Hundreds of employees in Serbia have lost their jobs as foreign companies increasingly shut down factories, particularly after government subsidies and contractual obligations expire.
The Danish workwear manufacturer Kentaur closed its factory in Vranje, southern Serbia, at the end of October, leaving over 250 people unemployed overnight. Former employee G.S. described how workers were barred from entering the premises and informed of the liquidation only outside the facility. The company will pay salaries for October and remaining vacation days, but no further compensation has been confirmed.
Kentaur had received approximately €1 million in state subsidies with the obligation to maintain operations and employment until July 2025. The closure follows a trend of foreign companies leaving Serbia after completing contractual commitments.
Other recent examples include:
- Benetton (Italy) – closure in Niš, spring 2025, over 950 jobs lost.
- Johnson Electric (China) – downsized workforce in Niš by 16%, citing challenges in the European automotive sector.
- Leoni (Germany) – factory closure near Niš, 1,900 jobs affected.
- Jinsi (Turkey) – factory closure in Leskovac, 700 jobs lost.
- Dräxlmaier (Germany) – Zrenjanin factory closed after 15 years, affecting over 2,100 employees.
Most of these companies benefited from substantial government subsidies, tax incentives, and local support, including free land and infrastructure improvements.
Reasons for departures:
- Expiry of contractual obligations regarding employment numbers and operational periods.
- Rising labor costs; Serbia’s minimum wage increased by 9.4% in October 2025, reaching €500 per month for 184 working hours.
- Geopolitical risks and energy supply uncertainties; Serbia’s reliance on Russian gas has been shortened, and energy prices have risen sharply.
- Broader European economic challenges affecting competitiveness.
Economic impact:
- Foreign direct investment (FDI) in Serbia has fallen nearly 42% in 2025, totaling just over €2.1 billion in the first eight months.

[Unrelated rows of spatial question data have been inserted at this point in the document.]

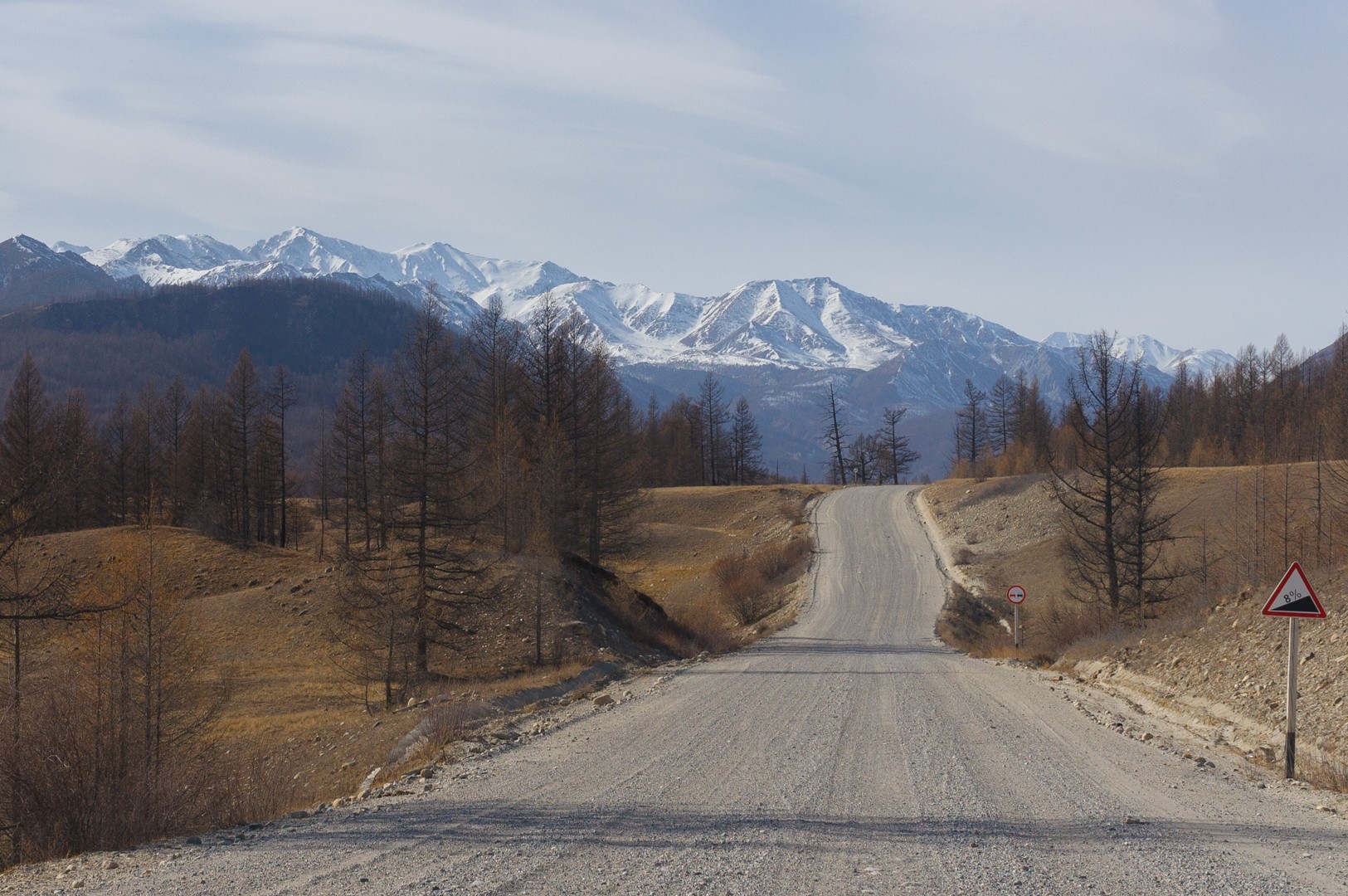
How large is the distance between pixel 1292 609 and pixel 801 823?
24.0 feet

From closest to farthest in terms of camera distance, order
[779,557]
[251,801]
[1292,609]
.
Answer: [251,801]
[1292,609]
[779,557]

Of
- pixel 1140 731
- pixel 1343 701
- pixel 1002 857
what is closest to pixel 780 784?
pixel 1002 857

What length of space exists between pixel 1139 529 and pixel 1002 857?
25.4 meters

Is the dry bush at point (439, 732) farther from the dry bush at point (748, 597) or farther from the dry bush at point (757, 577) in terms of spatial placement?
the dry bush at point (757, 577)

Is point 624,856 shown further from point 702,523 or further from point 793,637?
point 702,523

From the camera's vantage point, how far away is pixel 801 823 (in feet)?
27.4

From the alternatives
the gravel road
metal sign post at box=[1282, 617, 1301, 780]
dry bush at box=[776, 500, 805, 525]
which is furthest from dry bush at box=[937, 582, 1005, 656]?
metal sign post at box=[1282, 617, 1301, 780]

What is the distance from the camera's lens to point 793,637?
37188mm

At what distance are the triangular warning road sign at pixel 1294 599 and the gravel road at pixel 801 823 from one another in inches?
81.2

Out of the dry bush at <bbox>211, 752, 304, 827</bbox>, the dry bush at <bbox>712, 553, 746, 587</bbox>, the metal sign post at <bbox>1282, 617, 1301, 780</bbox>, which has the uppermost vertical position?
the metal sign post at <bbox>1282, 617, 1301, 780</bbox>

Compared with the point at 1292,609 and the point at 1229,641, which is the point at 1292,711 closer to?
the point at 1292,609

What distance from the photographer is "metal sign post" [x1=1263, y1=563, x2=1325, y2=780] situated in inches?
440

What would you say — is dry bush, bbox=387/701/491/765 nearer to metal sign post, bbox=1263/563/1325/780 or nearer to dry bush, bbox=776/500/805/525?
metal sign post, bbox=1263/563/1325/780

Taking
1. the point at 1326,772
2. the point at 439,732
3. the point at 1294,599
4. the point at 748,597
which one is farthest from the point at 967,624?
the point at 439,732
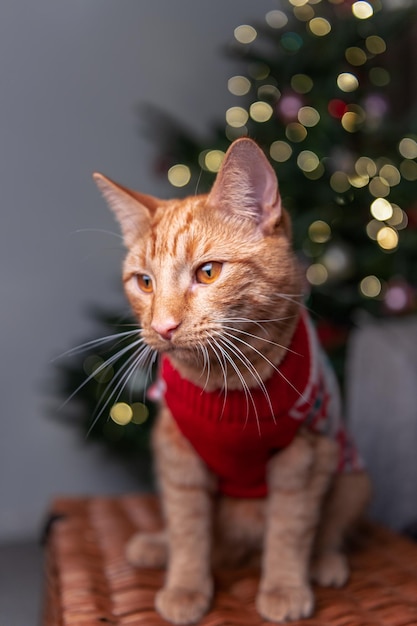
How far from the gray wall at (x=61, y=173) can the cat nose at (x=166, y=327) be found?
142 centimetres

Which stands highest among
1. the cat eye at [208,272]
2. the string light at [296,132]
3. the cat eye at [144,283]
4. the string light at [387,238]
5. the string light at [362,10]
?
the string light at [362,10]

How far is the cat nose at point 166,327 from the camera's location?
86 cm

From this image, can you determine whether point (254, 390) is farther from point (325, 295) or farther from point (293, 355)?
point (325, 295)

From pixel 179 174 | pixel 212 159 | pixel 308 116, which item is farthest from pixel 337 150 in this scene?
pixel 179 174

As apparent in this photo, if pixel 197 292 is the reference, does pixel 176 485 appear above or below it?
below

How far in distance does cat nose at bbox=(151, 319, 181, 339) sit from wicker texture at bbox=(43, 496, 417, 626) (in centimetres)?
41

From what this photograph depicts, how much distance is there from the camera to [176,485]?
3.46 feet

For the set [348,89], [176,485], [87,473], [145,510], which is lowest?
[87,473]

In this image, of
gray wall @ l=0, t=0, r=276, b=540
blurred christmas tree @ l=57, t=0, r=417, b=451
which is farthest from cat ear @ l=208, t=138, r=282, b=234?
gray wall @ l=0, t=0, r=276, b=540

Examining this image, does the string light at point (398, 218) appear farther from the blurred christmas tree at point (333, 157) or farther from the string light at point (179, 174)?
the string light at point (179, 174)

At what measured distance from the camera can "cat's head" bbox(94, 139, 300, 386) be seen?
2.87ft

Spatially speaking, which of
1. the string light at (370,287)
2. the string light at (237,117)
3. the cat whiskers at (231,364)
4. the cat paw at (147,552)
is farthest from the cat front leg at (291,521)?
the string light at (237,117)

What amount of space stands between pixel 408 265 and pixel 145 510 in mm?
1011

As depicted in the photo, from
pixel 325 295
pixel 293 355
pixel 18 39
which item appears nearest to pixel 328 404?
pixel 293 355
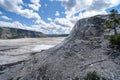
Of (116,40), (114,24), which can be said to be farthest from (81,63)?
(114,24)

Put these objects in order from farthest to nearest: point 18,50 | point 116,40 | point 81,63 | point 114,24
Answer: point 18,50 < point 114,24 < point 116,40 < point 81,63

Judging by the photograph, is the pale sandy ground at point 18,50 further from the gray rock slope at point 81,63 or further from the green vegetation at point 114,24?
the green vegetation at point 114,24

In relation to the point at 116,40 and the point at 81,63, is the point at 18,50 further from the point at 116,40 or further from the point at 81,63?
the point at 116,40

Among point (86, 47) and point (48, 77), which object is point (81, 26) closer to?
point (86, 47)

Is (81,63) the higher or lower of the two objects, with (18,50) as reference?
higher

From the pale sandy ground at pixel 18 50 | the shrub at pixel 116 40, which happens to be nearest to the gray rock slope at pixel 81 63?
the shrub at pixel 116 40

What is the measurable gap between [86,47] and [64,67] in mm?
3945

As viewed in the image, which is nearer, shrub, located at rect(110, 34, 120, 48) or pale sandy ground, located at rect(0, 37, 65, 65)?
shrub, located at rect(110, 34, 120, 48)

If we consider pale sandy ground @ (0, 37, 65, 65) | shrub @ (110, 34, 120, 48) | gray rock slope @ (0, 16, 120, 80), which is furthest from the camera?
pale sandy ground @ (0, 37, 65, 65)

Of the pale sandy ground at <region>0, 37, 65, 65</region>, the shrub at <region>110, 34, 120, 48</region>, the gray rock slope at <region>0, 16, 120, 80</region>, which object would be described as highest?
the shrub at <region>110, 34, 120, 48</region>

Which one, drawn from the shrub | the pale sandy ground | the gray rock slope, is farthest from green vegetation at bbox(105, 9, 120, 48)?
the pale sandy ground

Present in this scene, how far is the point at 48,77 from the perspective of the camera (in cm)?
1505

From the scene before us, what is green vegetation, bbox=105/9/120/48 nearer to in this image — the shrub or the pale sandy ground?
the shrub

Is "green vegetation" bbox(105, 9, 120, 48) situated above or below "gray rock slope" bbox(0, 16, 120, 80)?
above
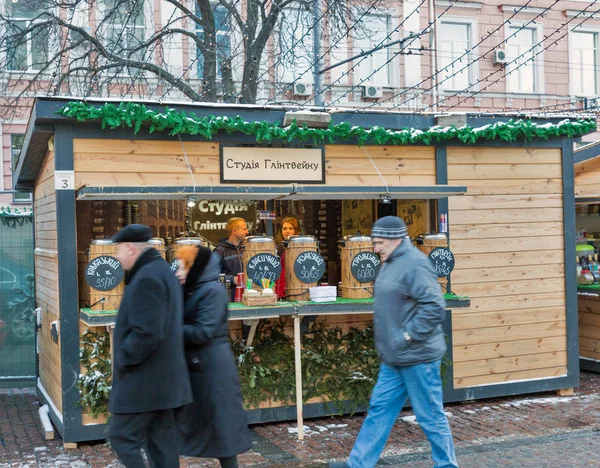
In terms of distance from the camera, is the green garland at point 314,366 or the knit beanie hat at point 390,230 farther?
the green garland at point 314,366

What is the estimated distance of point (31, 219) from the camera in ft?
31.2

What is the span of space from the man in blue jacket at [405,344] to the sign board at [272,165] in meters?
2.44

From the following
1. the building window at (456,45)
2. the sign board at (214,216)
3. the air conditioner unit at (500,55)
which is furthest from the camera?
the building window at (456,45)

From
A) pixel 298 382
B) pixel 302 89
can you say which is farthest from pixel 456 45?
pixel 298 382

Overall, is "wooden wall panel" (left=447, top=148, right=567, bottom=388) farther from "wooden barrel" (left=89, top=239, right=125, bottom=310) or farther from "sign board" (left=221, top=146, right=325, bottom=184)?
"wooden barrel" (left=89, top=239, right=125, bottom=310)

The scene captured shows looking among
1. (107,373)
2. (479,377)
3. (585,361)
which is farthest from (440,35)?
(107,373)

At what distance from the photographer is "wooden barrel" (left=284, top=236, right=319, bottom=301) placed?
703 cm

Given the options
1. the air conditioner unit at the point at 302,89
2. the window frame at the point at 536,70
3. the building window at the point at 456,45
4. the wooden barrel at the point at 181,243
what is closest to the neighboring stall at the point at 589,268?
the wooden barrel at the point at 181,243

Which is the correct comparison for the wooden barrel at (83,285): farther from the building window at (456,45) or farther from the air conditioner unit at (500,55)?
the building window at (456,45)

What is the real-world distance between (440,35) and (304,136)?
17.3 metres

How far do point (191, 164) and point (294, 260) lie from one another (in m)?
1.28

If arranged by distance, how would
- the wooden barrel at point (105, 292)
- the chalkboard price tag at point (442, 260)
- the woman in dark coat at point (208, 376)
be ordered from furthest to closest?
the chalkboard price tag at point (442, 260)
the wooden barrel at point (105, 292)
the woman in dark coat at point (208, 376)

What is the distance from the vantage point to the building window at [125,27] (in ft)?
45.9

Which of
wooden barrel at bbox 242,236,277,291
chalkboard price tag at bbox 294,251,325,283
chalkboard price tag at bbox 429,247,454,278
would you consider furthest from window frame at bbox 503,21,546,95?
wooden barrel at bbox 242,236,277,291
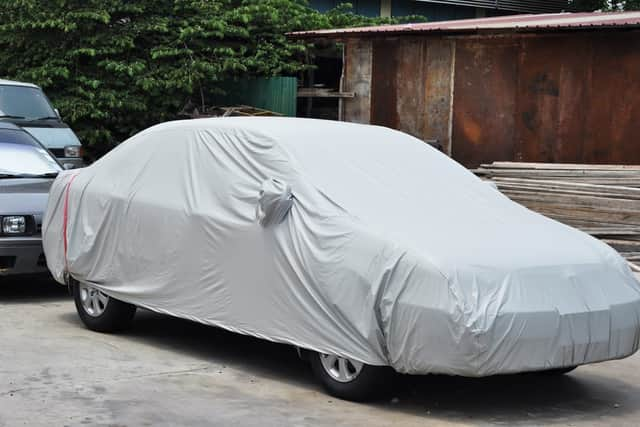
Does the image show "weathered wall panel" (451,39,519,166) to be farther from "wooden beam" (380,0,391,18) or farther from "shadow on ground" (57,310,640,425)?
"wooden beam" (380,0,391,18)

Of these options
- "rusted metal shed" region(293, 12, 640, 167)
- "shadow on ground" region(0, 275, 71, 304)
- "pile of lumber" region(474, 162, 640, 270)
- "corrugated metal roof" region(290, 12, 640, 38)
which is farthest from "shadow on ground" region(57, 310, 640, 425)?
"rusted metal shed" region(293, 12, 640, 167)

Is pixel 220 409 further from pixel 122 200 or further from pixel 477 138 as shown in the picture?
pixel 477 138

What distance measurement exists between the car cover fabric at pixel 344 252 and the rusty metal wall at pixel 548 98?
8.91 metres

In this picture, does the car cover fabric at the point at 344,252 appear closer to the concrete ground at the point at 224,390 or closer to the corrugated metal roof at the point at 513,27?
the concrete ground at the point at 224,390

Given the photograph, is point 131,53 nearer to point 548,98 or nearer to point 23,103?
point 23,103

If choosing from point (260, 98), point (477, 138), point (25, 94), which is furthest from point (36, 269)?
point (260, 98)

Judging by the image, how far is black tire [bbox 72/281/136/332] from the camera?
27.0 feet

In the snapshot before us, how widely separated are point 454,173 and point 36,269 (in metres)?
4.03

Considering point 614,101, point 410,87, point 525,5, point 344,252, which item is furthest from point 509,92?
point 525,5

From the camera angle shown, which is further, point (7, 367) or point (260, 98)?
point (260, 98)

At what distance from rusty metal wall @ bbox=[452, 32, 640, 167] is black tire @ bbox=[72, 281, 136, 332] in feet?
32.2

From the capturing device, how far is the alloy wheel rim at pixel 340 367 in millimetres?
6457

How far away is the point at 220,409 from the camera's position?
6301mm

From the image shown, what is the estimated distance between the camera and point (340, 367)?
654 centimetres
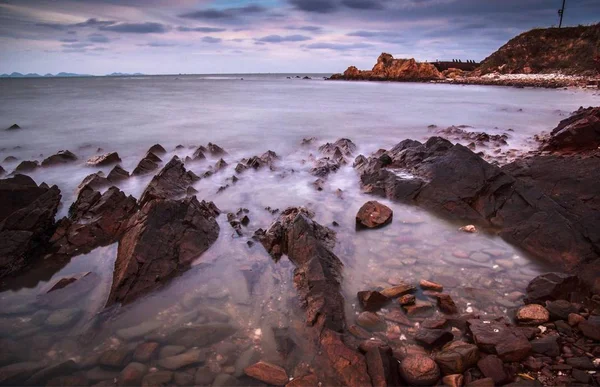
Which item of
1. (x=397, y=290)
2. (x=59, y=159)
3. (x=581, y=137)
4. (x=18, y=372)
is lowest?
(x=18, y=372)

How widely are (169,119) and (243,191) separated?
16.9 meters

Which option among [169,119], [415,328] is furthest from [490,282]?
[169,119]

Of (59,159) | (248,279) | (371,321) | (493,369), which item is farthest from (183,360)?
(59,159)

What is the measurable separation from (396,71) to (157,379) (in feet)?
342

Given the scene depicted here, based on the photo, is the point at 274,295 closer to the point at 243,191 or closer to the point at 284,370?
the point at 284,370

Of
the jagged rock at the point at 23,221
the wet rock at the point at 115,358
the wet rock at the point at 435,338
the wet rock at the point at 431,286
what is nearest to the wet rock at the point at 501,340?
the wet rock at the point at 435,338

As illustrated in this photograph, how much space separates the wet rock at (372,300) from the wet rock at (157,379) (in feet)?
7.71

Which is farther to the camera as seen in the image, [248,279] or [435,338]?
[248,279]

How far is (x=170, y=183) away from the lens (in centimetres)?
824

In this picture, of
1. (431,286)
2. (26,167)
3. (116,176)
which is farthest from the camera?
(26,167)

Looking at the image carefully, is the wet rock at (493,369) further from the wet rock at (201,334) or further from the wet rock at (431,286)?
the wet rock at (201,334)

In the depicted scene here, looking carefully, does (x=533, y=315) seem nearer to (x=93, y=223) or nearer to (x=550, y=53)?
(x=93, y=223)

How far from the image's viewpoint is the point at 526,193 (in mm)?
6496

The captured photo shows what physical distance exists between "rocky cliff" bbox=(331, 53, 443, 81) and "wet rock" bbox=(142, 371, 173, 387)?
95071 mm
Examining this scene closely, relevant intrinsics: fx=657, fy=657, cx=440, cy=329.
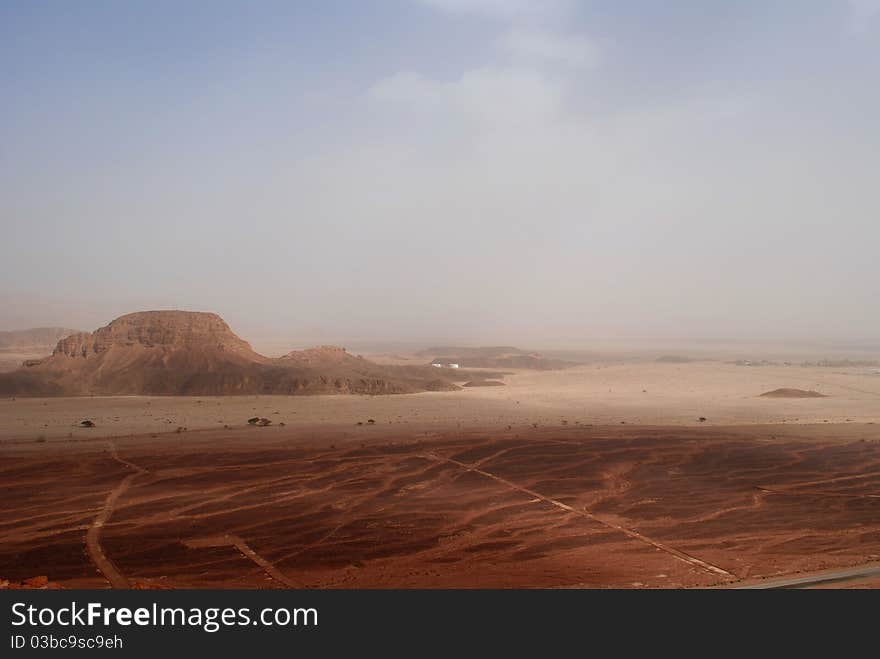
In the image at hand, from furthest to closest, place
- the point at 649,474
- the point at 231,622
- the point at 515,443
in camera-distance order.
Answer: the point at 515,443, the point at 649,474, the point at 231,622

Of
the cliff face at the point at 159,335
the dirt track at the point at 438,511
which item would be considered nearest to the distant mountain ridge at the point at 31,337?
the cliff face at the point at 159,335

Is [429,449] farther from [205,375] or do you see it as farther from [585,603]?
[205,375]

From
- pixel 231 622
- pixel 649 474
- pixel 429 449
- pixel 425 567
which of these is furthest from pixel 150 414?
pixel 231 622

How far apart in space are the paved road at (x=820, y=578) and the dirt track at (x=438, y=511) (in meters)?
0.48

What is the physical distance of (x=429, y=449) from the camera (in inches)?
1238

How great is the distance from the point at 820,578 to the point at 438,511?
1009 cm

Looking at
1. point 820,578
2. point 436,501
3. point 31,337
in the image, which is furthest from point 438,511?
point 31,337

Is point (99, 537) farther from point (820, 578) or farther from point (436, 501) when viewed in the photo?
point (820, 578)

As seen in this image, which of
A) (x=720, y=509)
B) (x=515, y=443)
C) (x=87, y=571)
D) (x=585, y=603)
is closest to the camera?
(x=585, y=603)

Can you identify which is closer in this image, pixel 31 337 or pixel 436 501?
pixel 436 501

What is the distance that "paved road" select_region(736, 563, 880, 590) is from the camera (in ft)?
40.5

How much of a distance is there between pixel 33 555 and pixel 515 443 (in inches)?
883

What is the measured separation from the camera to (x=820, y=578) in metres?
13.0

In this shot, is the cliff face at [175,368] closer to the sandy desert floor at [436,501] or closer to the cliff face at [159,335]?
the cliff face at [159,335]
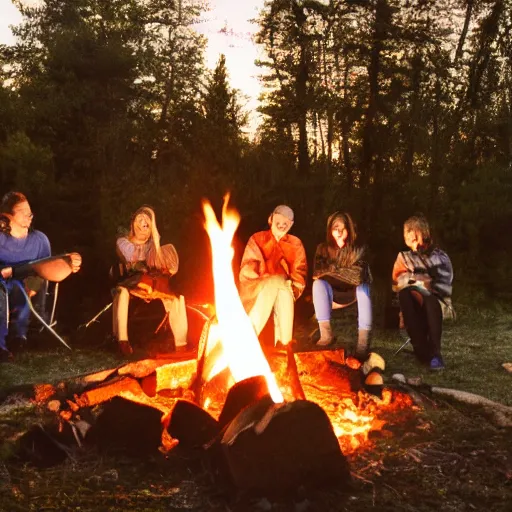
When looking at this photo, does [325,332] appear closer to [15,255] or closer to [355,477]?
[355,477]

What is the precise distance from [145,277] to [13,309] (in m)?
1.45

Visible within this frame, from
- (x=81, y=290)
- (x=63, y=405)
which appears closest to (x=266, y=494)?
(x=63, y=405)

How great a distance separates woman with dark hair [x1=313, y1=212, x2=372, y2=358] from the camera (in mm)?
6059

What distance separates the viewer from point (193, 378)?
4738 millimetres

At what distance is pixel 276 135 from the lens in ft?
58.3

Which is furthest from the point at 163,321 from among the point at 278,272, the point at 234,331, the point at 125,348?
the point at 234,331

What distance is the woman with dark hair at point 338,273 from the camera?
239 inches

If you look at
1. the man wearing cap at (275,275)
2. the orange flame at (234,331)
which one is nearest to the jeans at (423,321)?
the man wearing cap at (275,275)

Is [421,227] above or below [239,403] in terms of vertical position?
above

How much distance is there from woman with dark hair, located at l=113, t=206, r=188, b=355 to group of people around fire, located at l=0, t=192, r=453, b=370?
10mm

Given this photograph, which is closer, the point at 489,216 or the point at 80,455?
the point at 80,455

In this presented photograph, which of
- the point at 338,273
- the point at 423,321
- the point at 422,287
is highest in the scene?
the point at 338,273

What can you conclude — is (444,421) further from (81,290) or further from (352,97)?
(352,97)

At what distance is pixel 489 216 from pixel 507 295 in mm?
1405
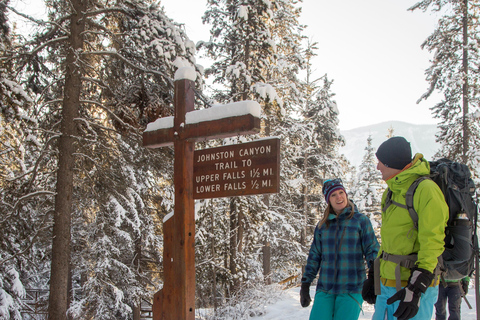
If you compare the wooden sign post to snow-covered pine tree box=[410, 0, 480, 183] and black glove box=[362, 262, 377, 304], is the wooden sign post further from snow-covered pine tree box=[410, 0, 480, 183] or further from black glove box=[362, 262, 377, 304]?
snow-covered pine tree box=[410, 0, 480, 183]

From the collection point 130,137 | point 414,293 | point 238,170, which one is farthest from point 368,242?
point 130,137

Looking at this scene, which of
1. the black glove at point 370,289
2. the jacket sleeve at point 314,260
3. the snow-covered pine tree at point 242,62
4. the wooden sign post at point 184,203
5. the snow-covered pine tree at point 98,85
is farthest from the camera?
the snow-covered pine tree at point 242,62

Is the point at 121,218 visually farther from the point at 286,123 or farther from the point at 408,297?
the point at 408,297

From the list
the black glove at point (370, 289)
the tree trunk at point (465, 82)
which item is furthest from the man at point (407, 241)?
the tree trunk at point (465, 82)

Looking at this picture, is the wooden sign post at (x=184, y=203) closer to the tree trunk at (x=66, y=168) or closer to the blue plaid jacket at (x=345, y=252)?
the blue plaid jacket at (x=345, y=252)

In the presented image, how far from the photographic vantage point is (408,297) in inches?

- FDI sources: 68.6% EU countries, 16.4% other Europe, 4.1% USA, 3.7% UAE.
Expert opinion:
Millorad Filipović, economics professor at the University of Belgrade, criticized Serbia’s short-term subsidy strategy, noting that five-year contracts were insufficient and no long-term incentives or penalties were in place to retain investors. He emphasized that foreign investment alone cannot ensure sustainable economic growth without strong domestic savings and local investment.
Government response:
President Aleksandar Vučić acknowledged the departures as expected, attributing them partly to lower wages elsewhere, and announced efforts to rehire displaced workers and attract new investors.
Filipović argued that long-term planning, selective investment, and innovation-driven policies would have been more effective than relying on subsidies alone.